Get Ready for Reg SCI




In the wake of the Flash Crash, the Mini-Flash Crashes, stock exchange botching of IPOs, as well as the Knightmare on Wall Street, the Securities and Exchange Commission is readying a draft of Reg SCI (Systems Compliance and Integrity). While still in the draft stage, the intent is to ensure that all exchanges, dark pools, ECNs and clearing firms have mechanisms in place to test for security, as well as technical robustness of their systems. Reg SCI will be modeled after the Automation Review Policy that has existed since the 1987 stock market crash. SEC Chairman Elisse Walter broadcasted the SEC’s intentions surrounding Reg SCI in a February 19th speech to students at the American University School of Law.

In addition to Reg SCI the SEC is soon implementing two other market safety measures – the April 8th implementation of Limit Up Limit Down (LULD), and new and improved market-wide circuit breakers based on the S&P 500 instead of the DJIA. Note that LULD and these circuit breaker changes have been proposed several years back.

How long will it be before SCI is drafted, voted upon, and implemented? Your guess is as good as ours. After all, the SEC has been “looking into” issues such as dark pool regulation for years now, with no outcome to date. However, here is what you should know:

–          LULD will be 5% of the average price in the previous 5 minute period for stocks in the S&P 500, the Russell 1000, and certain ETPs. It will be 10% for all other listed securities.

–          Old market-wide circuit breakers were based on price action in the DJIA index, and were triggered at price declines of 10%, 20%, and 30% from the prior day’s closing price.

–          New market-wide circuit breakers are based on price action in the S&P 500, and the decline triggers have been reduced to 7%, 13% and 20%.

–          The new breakers have a 3:25pm cutoff.  Prior to 3:25pm, the 7% and 13% levels will trigger 15 minute trading halts, and a 20% decline will trigger a halt for the remainder of the day. After 3:25pm only a 20% decline will halt trading – for the rest of the day.

These changes were to take place on February 4th, but have since been pushed back to April 8th.

This morning we would also like to draw your attention to another recent SEC speech. Chairman Walters gave this speech just a few days ago, and we feel it is worthy of your reading. In this speech she discusses why the SEC must take unnecessary risks out of the marketplace for the benefit of investors.
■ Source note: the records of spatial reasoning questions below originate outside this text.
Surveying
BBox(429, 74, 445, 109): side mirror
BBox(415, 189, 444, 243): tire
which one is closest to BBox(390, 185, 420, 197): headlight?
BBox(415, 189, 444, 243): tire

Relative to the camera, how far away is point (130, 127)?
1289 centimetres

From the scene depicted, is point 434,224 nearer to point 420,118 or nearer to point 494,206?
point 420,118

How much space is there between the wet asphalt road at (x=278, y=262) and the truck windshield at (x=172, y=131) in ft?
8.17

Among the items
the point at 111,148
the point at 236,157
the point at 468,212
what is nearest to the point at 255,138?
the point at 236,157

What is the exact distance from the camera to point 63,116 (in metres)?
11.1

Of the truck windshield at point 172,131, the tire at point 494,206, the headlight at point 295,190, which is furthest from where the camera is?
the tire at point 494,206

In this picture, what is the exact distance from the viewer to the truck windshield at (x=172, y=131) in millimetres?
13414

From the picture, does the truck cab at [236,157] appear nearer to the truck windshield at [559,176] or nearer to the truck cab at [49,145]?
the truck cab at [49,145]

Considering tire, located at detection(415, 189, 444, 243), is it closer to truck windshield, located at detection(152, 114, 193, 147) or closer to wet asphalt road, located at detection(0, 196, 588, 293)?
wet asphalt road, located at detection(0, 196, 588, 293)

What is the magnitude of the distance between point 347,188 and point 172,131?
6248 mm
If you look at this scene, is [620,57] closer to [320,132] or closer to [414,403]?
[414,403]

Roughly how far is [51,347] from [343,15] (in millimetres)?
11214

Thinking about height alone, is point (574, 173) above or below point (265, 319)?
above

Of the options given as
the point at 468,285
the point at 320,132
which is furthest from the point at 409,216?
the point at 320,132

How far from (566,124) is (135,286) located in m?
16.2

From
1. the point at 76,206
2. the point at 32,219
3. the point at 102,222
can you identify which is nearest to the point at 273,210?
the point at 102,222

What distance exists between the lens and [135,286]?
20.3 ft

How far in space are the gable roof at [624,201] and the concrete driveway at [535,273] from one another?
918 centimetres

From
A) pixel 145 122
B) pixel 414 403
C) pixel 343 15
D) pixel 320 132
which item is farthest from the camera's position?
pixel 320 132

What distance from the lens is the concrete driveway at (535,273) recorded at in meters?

She talks of protecting a fictional Aunt Millie, much in the same way we frequently talk about looking after the needs of our own fictional Fred and Ethel:

Once upon a time, investments were made on the basis of personal relationships – handshake deals that sent ships to the Spice Islands, or built a factory for turning out cars.  In today’s more anonymous markets, where so much turns on Aunt Millie’s willingness to invest her hard-earned dollars in people she has never met and companies she knows only from their filings, handshakes are no longer enough.  We need another mechanism for inspiring that same trust.  And that trust must be justified.

That’s what we do.  We work to ensure that Aunt Millie has access to the information she needs to make truly informed investment decisions.  We work to ensure that she can buy securities in a fair and efficient marketplace.

We have the feeling Chairman Walters would do a darn good job as more than an interim head of the SEC. Instead, at present, we mostly hope that market reforms that the SEC knows are needed will get implemented quickly, and that under pending new leadership the SEC never loses its focus on protecting investors, especially when their needs conflict with those of “traders”.